-- Opening Marker --

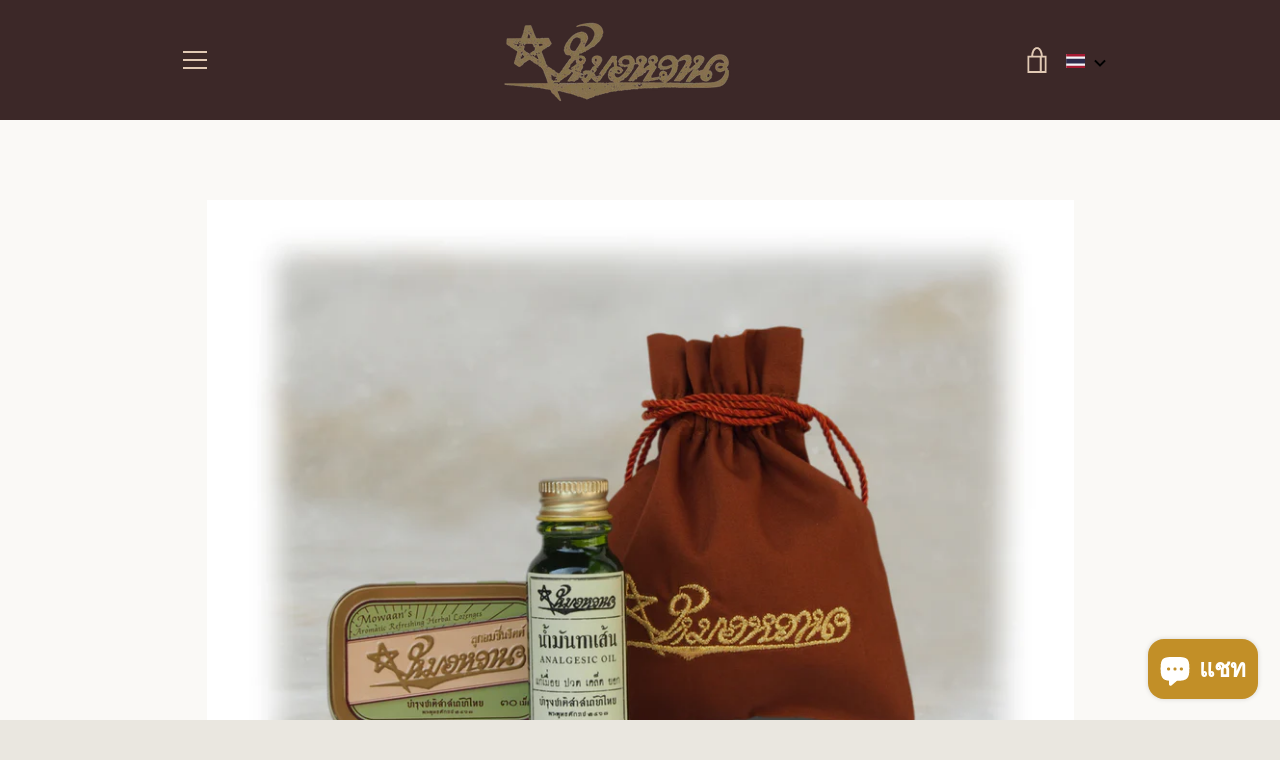

--- FILE ---
content_type: text/javascript
request_url: https://mowaan.com/cdn/shop/t/2/assets/custom.js?v=101612360477050417211529827201
body_size: -619
content:
//# sourceMappingURL=/cdn/shop/t/2/assets/custom.js.map?v=101612360477050417211529827201
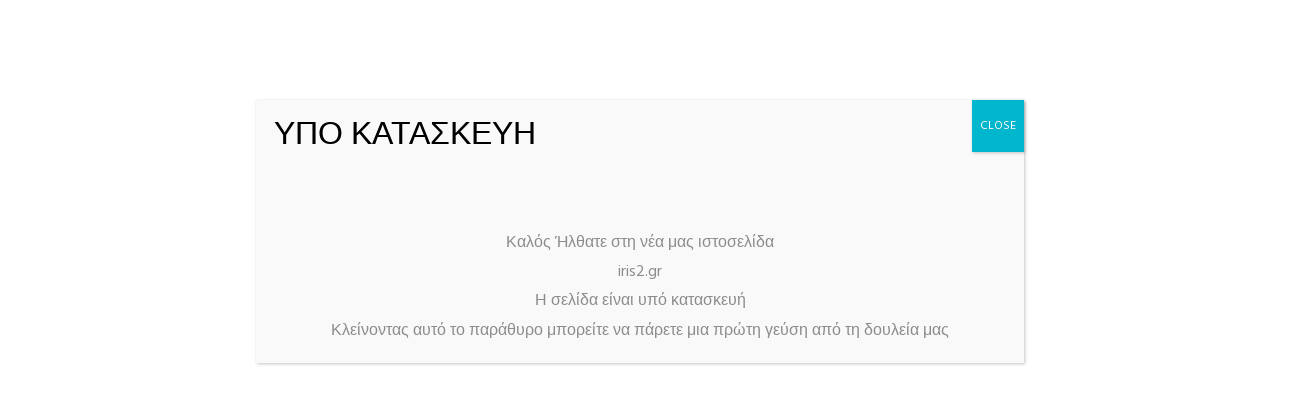

--- FILE ---
content_type: application/javascript
request_url: https://iris2.gr/wp-content/themes/photography/js/custom/gallery-grid.js
body_size: 1201
content:
jQuery(document).ready(function() {
	jQuery("#portfolio_filter_wrapper").imagesLoaded().done( function( instance ) {
		setTimeout(function(){
		    jQuery("#portfolio_filter_wrapper").children(".element").children(".gallery_type").each(function(){
		        jQuery(this).addClass("fade-in");
		    });
	    }, 500);
	    
	    jQuery(window).trigger('hwparallax.reconfigure');
	});
	
	jQuery('.portfolio_filter_wrapper').each(function(){
		var gridWrapper = jQuery(this);
		
		gridWrapper.imagesLoaded().done( function( instance ) {
			setTimeout(function(){
			    gridWrapper.children(".element").children(".gallery_type").each(function(){
			        jQuery(this).addClass("fade-in");
			    });
		    }, 500);
		    
		    jQuery(window).trigger('hwparallax.reconfigure');
		});
	});
	
	jQuery('.portfolio_mixed_filter_wrapper').each(function(){
		var gridWrapper = jQuery(this);
		
		gridWrapper.imagesLoaded().done( function( instance ) {
			setTimeout(function(){
			    gridWrapper.children(".element").children(".gallery_type").each(function(){
			        jQuery(this).addClass("fade-in");
			    });
		    }, 500);
		    
		    jQuery(window).trigger('hwparallax.reconfigure');
		});
	});
});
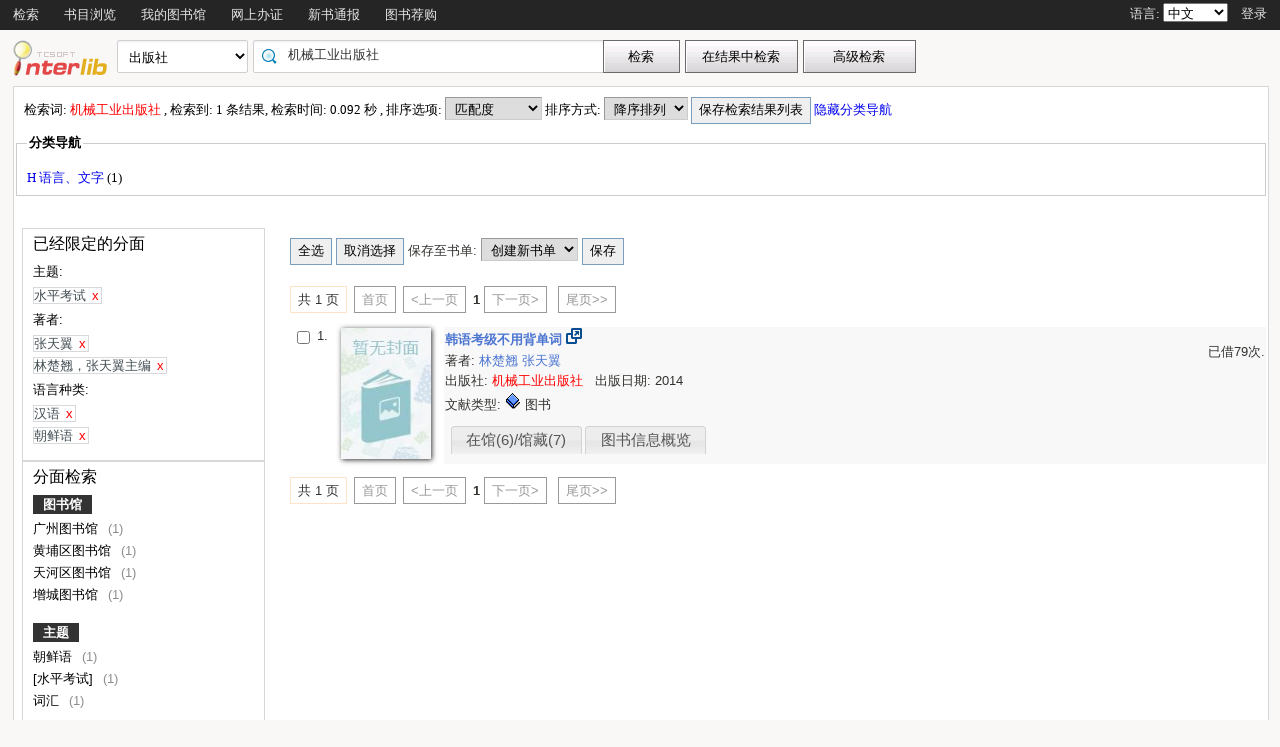

--- FILE ---
content_type: application/xml;charset=UTF-8
request_url: http://opac.gzlib.gov.cn/opac/book/callnos?bookrecnos=1883555
body_size: 116
content:
<records><record><bookrecno>1883555</bookrecno><callno><![CDATA[H55/303]]></callno><callno><![CDATA[H553/5]]></callno><callno><![CDATA[H553/2]]></callno></record></records>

-- Closing Marker --

Work instructions
Your copy should restate every record word for word and contain no pictures.

Response area
--- FILE ---
content_type: text/javascript
request_url: https://mowaan.com/cdn/shop/t/2/assets/custom.js?v=101612360477050417211529827201
body_size: -619
content:
//# sourceMappingURL=/cdn/shop/t/2/assets/custom.js.map?v=101612360477050417211529827201

--- FILE ---
content_type: application/javascript
request_url: https://iris2.gr/wp-content/themes/photography/js/custom/gallery-grid.js
body_size: 1201
content:
jQuery(document).ready(function() {
	jQuery("#portfolio_filter_wrapper").imagesLoaded().done( function( instance ) {
		setTimeout(function(){
		    jQuery("#portfolio_filter_wrapper").children(".element").children(".gallery_type").each(function(){
		        jQuery(this).addClass("fade-in");
		    });
	    }, 500);
	    
	    jQuery(window).trigger('hwparallax.reconfigure');
	});
	
	jQuery('.portfolio_filter_wrapper').each(function(){
		var gridWrapper = jQuery(this);
		
		gridWrapper.imagesLoaded().done( function( instance ) {
			setTimeout(function(){
			    gridWrapper.children(".element").children(".gallery_type").each(function(){
			        jQuery(this).addClass("fade-in");
			    });
		    }, 500);
		    
		    jQuery(window).trigger('hwparallax.reconfigure');
		});
	});
	
	jQuery('.portfolio_mixed_filter_wrapper').each(function(){
		var gridWrapper = jQuery(this);
		
		gridWrapper.imagesLoaded().done( function( instance ) {
			setTimeout(function(){
			    gridWrapper.children(".element").children(".gallery_type").each(function(){
			        jQuery(this).addClass("fade-in");
			    });
		    }, 500);
		    
		    jQuery(window).trigger('hwparallax.reconfigure');
		});
	});
});

--- FILE ---
content_type: application/xml;charset=UTF-8
request_url: http://opac.gzlib.gov.cn/opac/book/callnos?bookrecnos=1883555
body_size: 116
content:
<records><record><bookrecno>1883555</bookrecno><callno><![CDATA[H55/303]]></callno><callno><![CDATA[H553/5]]></callno><callno><![CDATA[H553/2]]></callno></record></records>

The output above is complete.